>> start TEXT EXTRACT

1977 Asia Golf Circuit season
- Duration: 17 February 1977 – 24 April 1977
- Number of official events: 10
- Most wins: Hsieh Min-Nan (2)
- Order of Merit: Hsieh Min-Nan

= 1977 Asia Golf Circuit =

Golf tour season

The 1977 Asia Golf Circuit was the 16th season of the Asia Golf Circuit (formerly the Far East Circuit), the main professional golf tour in Asia since it was established in 1961.

==Schedule==
The following table lists official events during the 1977 season.

>> end TEXT EXTRACT

> **GIVEN INSTRUCTION 1**
Answer these questions about the 1977 Asia Golf Circuit summary:
(a) On what date did the season end?
(b) Which season of the Asia Golf Circuit was this?
(c) In what year was the tour established?
> **GIVEN INSTRUCTION 2**
Please reproduce the records in the stretch from the line containing "Is scattered debris" through the end of the records, switching "camera" to "viewer" and leaving everything else unchanged.

>> start SOURCE RECORDS

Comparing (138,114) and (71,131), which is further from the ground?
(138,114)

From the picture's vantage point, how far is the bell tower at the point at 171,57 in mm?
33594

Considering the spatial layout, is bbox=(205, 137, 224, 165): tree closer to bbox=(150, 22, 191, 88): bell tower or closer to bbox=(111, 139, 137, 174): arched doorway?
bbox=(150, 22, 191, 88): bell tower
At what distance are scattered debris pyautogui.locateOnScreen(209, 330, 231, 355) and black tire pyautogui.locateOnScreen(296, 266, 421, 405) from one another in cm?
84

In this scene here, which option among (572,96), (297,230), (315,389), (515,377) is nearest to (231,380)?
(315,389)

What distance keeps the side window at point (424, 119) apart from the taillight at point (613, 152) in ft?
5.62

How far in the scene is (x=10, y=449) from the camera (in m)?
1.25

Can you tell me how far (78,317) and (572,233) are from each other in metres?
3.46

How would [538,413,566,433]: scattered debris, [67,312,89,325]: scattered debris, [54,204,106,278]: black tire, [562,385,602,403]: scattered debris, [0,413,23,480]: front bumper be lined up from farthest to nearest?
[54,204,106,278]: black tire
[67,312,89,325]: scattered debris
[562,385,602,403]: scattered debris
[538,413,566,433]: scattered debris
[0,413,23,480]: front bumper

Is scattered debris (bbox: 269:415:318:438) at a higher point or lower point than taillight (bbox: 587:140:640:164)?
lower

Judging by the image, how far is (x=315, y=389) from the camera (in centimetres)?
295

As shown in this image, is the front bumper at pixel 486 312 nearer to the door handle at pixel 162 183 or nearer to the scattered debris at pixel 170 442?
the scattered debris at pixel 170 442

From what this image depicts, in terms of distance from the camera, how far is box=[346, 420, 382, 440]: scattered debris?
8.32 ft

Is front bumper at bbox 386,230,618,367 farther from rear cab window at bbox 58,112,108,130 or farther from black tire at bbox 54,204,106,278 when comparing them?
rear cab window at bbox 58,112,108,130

>> end SOURCE RECORDS

> **TASK OUTPUT 1**
(a) 24 April 1977
(b) The 16th season
(c) 1961

> **TASK OUTPUT 2**
Is scattered debris (bbox: 269:415:318:438) at a higher point or lower point than taillight (bbox: 587:140:640:164)?
lower

Judging by the image, how far is (x=315, y=389) from the viewer (in centimetres)?
295

As shown in this image, is the front bumper at pixel 486 312 nearer to the door handle at pixel 162 183 or nearer to the scattered debris at pixel 170 442?
the scattered debris at pixel 170 442

From what this image depicts, in terms of distance from the viewer, how far is box=[346, 420, 382, 440]: scattered debris?
8.32 ft

Is front bumper at bbox 386,230,618,367 farther from rear cab window at bbox 58,112,108,130 or farther from black tire at bbox 54,204,106,278 when comparing them?
rear cab window at bbox 58,112,108,130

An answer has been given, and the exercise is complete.